Les Anglais mettent en jeu toutes les passions. Tantôt ils suppo­sent à la France tous les projets qui peuvent alarmer les autres puis­sances, projets qu’elle aurait pu mettre à exécution s’ils étaient entrés dans sa politique; tantôt ils font un appel à l’amour-propre des nations pour exciter leur jalousie; ils saisissent toutes les circon­stances que font naître les événements inattendus des temps où nous nous trouvons : c’est la guerre sur toutes les parties du continent qui peut seule assurer leur prospérité.

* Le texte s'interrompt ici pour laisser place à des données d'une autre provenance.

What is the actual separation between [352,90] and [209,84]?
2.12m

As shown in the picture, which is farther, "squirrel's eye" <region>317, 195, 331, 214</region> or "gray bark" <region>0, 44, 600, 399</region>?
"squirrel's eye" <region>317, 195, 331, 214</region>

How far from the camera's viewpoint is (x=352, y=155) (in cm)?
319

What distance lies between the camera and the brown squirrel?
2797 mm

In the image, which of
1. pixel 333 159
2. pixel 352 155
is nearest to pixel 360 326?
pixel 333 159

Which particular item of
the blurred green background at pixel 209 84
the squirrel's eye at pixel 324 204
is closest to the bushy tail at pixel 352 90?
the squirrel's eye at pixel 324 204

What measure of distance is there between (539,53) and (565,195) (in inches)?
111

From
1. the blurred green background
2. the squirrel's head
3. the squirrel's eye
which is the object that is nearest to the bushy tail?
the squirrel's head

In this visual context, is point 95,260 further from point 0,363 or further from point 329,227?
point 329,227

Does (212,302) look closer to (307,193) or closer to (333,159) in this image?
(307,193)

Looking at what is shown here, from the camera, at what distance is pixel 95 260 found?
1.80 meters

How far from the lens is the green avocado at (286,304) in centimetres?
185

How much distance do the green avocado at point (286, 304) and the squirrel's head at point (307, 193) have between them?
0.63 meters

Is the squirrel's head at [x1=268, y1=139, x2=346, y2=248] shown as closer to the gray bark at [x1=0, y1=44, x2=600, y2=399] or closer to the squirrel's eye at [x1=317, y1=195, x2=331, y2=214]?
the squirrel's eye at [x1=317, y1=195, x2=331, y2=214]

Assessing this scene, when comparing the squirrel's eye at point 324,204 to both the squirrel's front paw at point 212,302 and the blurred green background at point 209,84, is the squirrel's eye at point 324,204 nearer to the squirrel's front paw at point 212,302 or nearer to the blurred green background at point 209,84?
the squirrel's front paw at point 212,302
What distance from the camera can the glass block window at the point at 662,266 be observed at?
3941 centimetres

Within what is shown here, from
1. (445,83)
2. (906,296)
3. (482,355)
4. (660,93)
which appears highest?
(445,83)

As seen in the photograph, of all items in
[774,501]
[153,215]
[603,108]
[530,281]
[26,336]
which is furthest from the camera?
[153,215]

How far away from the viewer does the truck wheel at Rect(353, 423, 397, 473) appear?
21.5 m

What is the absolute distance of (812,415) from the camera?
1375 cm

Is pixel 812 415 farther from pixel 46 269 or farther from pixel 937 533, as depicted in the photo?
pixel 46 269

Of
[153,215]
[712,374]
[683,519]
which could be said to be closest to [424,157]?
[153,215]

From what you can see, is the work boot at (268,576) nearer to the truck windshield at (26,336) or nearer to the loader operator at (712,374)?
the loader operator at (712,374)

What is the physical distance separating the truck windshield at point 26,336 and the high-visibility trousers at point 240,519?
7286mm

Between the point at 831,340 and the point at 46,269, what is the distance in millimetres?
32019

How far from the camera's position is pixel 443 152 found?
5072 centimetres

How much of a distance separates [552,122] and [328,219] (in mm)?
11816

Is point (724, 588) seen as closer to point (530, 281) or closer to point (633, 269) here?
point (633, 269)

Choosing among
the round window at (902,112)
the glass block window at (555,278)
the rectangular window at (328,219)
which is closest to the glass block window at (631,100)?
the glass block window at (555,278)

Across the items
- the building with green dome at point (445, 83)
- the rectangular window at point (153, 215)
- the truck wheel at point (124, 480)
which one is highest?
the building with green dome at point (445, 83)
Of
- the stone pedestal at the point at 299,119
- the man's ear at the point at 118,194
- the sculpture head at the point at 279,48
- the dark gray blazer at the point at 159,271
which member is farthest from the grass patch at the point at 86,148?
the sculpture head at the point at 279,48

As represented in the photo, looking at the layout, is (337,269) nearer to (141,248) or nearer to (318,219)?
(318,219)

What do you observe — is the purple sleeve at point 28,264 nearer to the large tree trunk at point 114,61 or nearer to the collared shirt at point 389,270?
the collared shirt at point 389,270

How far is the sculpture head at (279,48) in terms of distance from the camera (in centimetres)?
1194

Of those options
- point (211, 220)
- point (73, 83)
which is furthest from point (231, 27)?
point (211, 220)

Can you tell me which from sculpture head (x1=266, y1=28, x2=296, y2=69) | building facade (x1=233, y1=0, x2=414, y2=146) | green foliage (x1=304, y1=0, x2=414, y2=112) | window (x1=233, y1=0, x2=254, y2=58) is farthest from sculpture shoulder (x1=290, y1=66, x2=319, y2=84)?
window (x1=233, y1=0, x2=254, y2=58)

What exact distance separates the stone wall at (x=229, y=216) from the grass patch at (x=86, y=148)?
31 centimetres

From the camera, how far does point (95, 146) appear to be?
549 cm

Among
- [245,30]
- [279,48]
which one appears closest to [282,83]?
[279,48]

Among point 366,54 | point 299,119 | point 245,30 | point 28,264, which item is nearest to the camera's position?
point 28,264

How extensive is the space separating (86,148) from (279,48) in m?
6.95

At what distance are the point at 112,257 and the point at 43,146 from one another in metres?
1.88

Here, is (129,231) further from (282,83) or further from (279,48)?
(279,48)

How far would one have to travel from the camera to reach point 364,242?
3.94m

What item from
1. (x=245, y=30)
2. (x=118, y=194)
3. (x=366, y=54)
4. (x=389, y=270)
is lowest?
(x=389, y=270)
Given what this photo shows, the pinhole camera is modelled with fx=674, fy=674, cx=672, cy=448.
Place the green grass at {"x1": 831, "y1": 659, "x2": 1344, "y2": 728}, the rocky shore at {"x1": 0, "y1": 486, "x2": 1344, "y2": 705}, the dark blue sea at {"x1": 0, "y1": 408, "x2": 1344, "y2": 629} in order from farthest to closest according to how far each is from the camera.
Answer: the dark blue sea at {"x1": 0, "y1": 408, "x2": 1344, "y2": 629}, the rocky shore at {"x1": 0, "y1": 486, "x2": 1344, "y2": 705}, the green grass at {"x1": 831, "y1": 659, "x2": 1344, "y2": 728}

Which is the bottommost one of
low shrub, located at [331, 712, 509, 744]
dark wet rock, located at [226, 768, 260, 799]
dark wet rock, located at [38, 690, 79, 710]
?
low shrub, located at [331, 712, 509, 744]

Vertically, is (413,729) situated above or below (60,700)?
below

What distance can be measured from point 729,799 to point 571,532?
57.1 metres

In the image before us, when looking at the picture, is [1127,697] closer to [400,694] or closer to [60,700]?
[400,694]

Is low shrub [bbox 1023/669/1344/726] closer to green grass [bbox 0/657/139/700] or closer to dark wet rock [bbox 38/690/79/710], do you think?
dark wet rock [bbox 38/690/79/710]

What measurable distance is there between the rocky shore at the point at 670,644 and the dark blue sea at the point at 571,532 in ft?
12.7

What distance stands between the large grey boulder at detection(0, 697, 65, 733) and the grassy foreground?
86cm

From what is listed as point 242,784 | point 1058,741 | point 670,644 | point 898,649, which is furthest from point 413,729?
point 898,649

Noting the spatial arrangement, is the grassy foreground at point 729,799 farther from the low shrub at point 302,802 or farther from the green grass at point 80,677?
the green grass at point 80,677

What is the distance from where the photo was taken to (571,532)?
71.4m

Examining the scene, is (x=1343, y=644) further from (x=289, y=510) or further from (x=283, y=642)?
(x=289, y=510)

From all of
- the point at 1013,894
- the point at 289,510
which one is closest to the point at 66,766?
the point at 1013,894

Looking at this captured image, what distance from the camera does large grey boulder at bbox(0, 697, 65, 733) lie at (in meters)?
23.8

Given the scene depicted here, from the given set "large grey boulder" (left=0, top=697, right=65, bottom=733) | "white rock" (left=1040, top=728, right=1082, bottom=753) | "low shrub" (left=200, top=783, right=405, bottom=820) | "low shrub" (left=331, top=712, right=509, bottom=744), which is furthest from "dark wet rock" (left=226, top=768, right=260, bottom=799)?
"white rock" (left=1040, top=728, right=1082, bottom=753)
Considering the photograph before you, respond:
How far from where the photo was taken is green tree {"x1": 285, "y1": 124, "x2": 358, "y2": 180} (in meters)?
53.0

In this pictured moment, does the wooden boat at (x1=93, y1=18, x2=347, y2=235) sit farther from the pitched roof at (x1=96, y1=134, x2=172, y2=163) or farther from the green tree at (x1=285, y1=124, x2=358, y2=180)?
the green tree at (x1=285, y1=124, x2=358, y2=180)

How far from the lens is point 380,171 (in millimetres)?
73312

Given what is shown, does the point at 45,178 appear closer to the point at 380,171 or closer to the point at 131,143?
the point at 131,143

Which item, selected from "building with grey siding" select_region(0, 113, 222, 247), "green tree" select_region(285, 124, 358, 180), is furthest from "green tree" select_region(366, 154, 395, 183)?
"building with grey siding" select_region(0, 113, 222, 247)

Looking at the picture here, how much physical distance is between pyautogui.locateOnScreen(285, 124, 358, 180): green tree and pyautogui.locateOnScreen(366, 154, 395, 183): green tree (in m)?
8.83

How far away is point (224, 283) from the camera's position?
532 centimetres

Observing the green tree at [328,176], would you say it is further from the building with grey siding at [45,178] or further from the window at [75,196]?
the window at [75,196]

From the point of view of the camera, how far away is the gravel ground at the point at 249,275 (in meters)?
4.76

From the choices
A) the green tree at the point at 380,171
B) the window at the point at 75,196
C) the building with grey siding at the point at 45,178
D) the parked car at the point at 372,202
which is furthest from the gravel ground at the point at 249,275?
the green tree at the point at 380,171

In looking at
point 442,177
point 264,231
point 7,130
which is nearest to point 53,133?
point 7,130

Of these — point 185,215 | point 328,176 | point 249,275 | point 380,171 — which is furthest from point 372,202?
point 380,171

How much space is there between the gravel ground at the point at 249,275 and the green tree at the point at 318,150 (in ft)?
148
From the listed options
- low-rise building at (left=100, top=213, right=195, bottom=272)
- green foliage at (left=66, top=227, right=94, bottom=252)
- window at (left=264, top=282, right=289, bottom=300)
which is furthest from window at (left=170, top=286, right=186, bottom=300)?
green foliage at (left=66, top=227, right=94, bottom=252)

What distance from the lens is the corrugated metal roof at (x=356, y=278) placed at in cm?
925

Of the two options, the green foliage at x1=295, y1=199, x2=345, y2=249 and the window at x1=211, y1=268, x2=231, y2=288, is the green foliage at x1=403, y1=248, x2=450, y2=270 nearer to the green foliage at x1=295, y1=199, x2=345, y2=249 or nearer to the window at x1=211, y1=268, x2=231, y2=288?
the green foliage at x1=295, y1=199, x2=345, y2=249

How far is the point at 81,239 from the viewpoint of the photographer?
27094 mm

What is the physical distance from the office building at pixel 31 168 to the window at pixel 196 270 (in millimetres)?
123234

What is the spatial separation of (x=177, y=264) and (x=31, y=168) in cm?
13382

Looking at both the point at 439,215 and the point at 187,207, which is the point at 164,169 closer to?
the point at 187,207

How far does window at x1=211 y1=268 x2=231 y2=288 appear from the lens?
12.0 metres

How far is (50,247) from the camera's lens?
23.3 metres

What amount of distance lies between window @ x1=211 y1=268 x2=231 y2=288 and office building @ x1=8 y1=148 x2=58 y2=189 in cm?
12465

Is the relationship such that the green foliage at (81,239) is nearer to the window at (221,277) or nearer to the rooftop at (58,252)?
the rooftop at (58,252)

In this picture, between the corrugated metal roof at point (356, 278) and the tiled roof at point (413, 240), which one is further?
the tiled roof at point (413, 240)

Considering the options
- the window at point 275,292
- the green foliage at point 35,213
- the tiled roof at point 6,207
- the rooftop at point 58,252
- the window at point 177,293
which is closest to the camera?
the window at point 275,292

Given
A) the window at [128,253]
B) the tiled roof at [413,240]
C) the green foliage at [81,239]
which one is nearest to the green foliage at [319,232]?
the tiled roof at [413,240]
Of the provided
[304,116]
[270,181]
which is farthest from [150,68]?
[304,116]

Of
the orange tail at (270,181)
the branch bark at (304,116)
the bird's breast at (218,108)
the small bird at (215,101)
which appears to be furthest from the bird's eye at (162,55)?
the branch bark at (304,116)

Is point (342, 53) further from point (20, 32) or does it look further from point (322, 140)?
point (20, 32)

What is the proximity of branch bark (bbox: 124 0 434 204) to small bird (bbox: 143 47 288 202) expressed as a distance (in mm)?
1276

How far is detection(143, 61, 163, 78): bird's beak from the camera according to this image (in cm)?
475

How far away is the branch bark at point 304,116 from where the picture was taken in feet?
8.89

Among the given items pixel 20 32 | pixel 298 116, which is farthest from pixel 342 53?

Je ne veux rien qui ne soit dans les traités que j’ai conclus. Je ne sacrifierai jamais le sang de mes peuples pour des intérêts qui ne sont pas immédiatement ceux de mon Empire. Je me flatte que la paix du continent ne sera pas troublée.

Le roi d’Espagne est venu assister à cette dernière solennité. Je lui ai accordé tout ce qui était nécessaire et propre à réunir les intérêts et l’esprit des différents peuples de ses provinces. Depuis 1809, la plupart des places fortes d’Espagne ont été prises après des sièges mémorables; les insurgés ont été battus dans un grand nombre de batailles rangées.

L’Angleterre a compris que cette guerre tournait à sa fin, et que les intrigues et l’or n’étaient plus suffisants désormais pour la nourrir: elle s’est trouvée contrainte à en changer la nature, et d’auxiliaire elle est devenue partie principale. Tout ce qu’elle a de troupes de ligne a été envoyé dans la péninsule; l’Angleterre, l’Ecosse, l’Irlande sont dégarnies. Le sang anglais a enfin coulé à grands flots dans plusieurs actions glorieuses pour les armes françaises. Cette lutte contre Carthage, qui paraissait devoir se décider sur les champs de bataille de l’Océan ou au delà des mers, le sera donc désormais dans les plaines des Espagnes !

Lorsque l’Angleterre sera épuisée, qu’elle aura enfin ressenti les maux qu’avec tant de cruauté elle verse depuis vingt ans sur le continent, que la moitié de ses familles seront couvertes du voile funèbre, un coup de tonnerre mettra fin aux affaires de la péninsule, aux destins de ses armées, et vengera l’Eu­rope et l’Asie en terminant cette seconde guerre punique.

Messieurs les Députés des départements au Corps législatif, j’or­donne à mon ministre de mettre sous vos yeux les comptes de 1809 et de 1810 : c’est l’objet pour lequel je vous ai réunis. Vous y verrez la situation prospère de mes finances. Quoique j’aie mis, il y a trois mois, cent millions d’extraordinaire à la disposition de mes ministre de la guerre pour subvenir aux dépenses des nouveaux armements qui alors paraissaient nécessaires, je me trouve dans l’heureuse situa­tion de n’avoir à imposer aucune nouvelle surcharge à mes peuples. Je ne hausserai aucun tarif; je n’ai besoin d’aucun accroissement dans les impositions.